The second National Camp Meeting was held at Manheim, Pennsylvania, and drew upwards of 25,000 persons from all over the nation. People called it a "Pentecost," and it did not disappoint them. The service on Monday evening has almost become legendary for its spiritual power and influence. The third National Camp Meeting met at Round Lake, New York. This time the national press attended and write-ups appeared in numerous papers, including a large two-page pictorial in Harper's Weekly. These meetings made instant religious celebrities out of many of the workers. Robert and Hannah Smith were among those who took the holiness message to England, and their ministries helped lay the foundation for the now-famous Keswick Convention.
In 1871, the American evangelist Dwight L. Moody had what he called an "endowment with power" as a result of some soul-searching and the prayers of two Free Methodist women who attended one of his meetings. He did not join the holiness movement but certainly advanced some of its ideas and even voiced his approval of it on at least one occasion.
In the 1870s, the holiness movement spread to Great Britain, where it was sometimes called the higher life movement after the title of William Boardman’s book The Higher Life. Higher life conferences were held at Broadlands and Oxford in 1874 and in Brighton and Keswick in 1875. The Keswick Convention soon became the British headquarters for the movement. The Faith Mission in Scotland was one consequence of the British holiness movement. Another was a flow of influence from Britain back to the United States. In 1874, Albert Benjamin Simpson read Boardman’s Higher Christian Life and felt the need for such a life himself. He went on to found the Christian and Missionary Alliance.
# # # # #
§ Directions for this task
Name every place that the passage on the holiness movement gives as a site of the higher life conferences held in 1874 and 1875.

§ Data
# # # # #
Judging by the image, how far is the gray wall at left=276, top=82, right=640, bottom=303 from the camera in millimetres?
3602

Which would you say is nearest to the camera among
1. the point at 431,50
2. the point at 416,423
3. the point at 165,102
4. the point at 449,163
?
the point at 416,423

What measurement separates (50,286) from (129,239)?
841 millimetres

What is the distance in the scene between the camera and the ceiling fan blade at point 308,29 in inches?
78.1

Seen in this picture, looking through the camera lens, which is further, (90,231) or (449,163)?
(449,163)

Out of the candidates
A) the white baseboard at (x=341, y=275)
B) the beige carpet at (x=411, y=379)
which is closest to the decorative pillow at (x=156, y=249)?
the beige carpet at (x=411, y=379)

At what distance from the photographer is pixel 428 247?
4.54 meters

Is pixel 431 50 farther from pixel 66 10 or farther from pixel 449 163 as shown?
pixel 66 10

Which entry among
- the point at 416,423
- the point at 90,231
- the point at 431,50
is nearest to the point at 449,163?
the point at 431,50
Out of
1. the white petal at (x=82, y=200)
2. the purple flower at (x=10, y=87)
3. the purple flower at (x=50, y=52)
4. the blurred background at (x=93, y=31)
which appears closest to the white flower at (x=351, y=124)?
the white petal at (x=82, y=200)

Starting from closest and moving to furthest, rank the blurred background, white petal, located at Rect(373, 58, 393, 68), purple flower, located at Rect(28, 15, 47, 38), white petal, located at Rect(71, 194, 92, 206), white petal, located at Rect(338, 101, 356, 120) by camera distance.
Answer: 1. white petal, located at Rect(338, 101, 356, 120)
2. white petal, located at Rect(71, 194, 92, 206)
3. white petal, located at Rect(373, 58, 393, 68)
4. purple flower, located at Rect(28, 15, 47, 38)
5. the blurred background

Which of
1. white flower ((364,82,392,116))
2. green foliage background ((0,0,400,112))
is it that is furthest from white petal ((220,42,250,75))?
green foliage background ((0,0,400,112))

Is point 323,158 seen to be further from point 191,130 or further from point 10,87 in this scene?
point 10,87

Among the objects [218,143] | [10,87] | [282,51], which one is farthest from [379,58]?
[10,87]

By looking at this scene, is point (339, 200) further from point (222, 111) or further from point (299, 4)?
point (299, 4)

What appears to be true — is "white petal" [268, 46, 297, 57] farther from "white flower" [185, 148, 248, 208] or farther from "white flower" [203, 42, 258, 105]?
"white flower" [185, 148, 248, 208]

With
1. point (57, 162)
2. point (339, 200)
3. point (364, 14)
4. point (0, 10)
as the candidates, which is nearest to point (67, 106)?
# # # # #
§ In response
Broadlands, Oxford, Brighton, and Keswick.